Mariana era una chica linda, me gustaba mucho, pero amaba a Liliana. Con Mariana me entendía muy bien, pero siempre existió entre nosotros la barrera de otro amor, yo no quería dañarla, por eso nunca profundicé en mis sentimientos por ella, pero ahora, tan lejos del pasado, creo que sí, que, de no haber existido Liliana, la habría amado.

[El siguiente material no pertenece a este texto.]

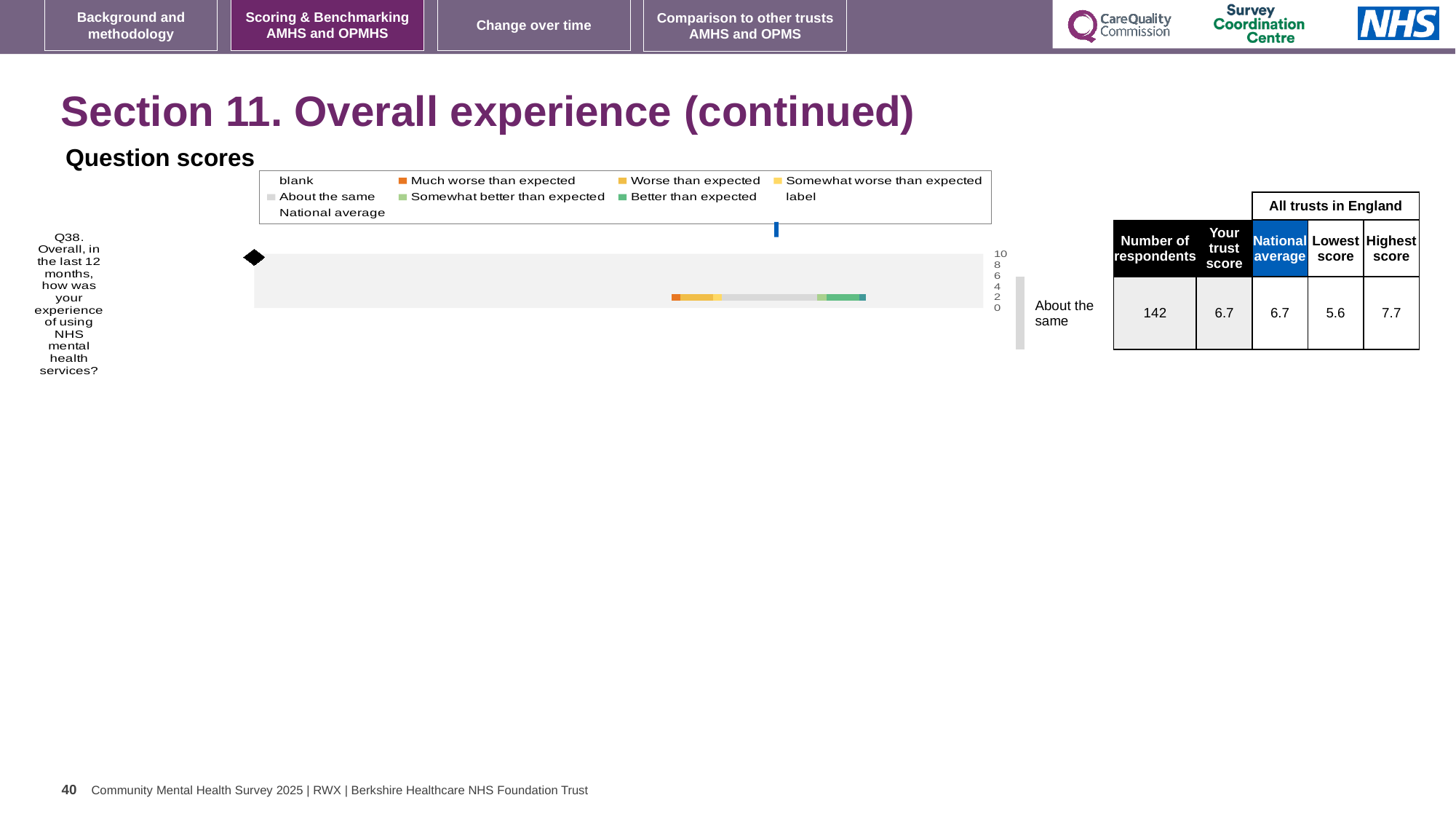
What is the difference between the highest score and the lowest score for Q38? 2.1 What is the trust score for Q38 shown in the table? 6.7 Is the trust score for Q38 higher than, lower than, or the same as the national average? the same What is the difference between the highest score and the trust score for Q38? 1.0 What is the lowest score among all trusts in England for Q38? 5.6 What is the national average score for Q38? 6.7 What kind of chart is used to show the Q38 question score? bar chart What benchmark category label is shown next to the bar for Q38? About the same What is the highest score among all trusts in England for Q38? 7.7 How many survey questions are plotted in the Question scores chart? 1 Which legend entry is marked with an orange square? Much worse than expected How many respondents answered Q38? 142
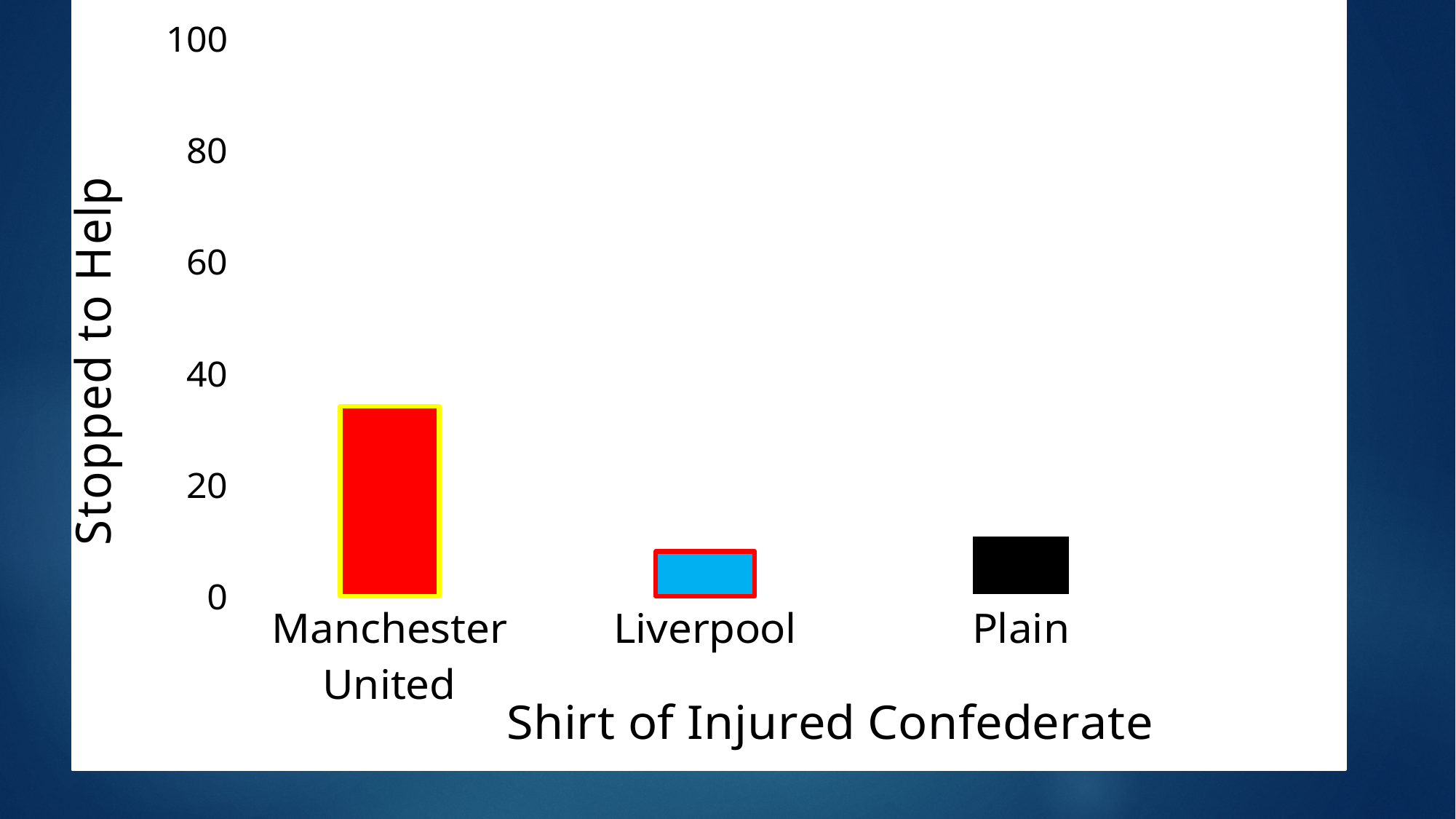
Which has a larger value, Manchester United or Liverpool? Manchester United How many shirt categories are shown on the x axis? 3 Which has a larger value, Manchester United or Plain? Manchester United What is the title of the vertical axis? Stopped to Help Is the value for Manchester United greater or less than 40? less What is the title of the horizontal axis? Shirt of Injured Confederate Is the value for Plain greater or less than 20? less Is the value for Manchester United greater or less than 20? greater What kind of chart is shown on the slide? bar chart Which shirt category has the highest value for Stopped to Help? Manchester United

Mariana, Mariana, perdóname, pude haberte amado, pero no era libre, mis noches siempre tuvieron Luna y muy pocas estrellas, pero de todas tu fuiste la más bella, y habrías alumbrado mi vida como un Sol en primavera.

Conforme formulaba estos pensamientos, poco a poco y por primera vez en mucho tiempo, escuché el arroyo correr. Caí de bruces, agotado y permanecí inconsciente no sé cuántas horas.

Cuando desperté estaba en casa, en mi cama, tiritando de frío y sudando por la fiebre.

Liliana estaba a mi lado, muy preocupada, tenía mis manos entre las suyas y rezaba en silencio.

–El peligro ha pasado –dijo el médico– sólo necesita reposo.

COROLARIO

En julio de 1994, se registró uno de los fenómenos más singulares de los últimos milenios en nuestro sistema solar. El cometa Shoemaker Levi se impactó en la cara oculta de Júpiter, Desde ese día, al cielo le hace falta una estrella.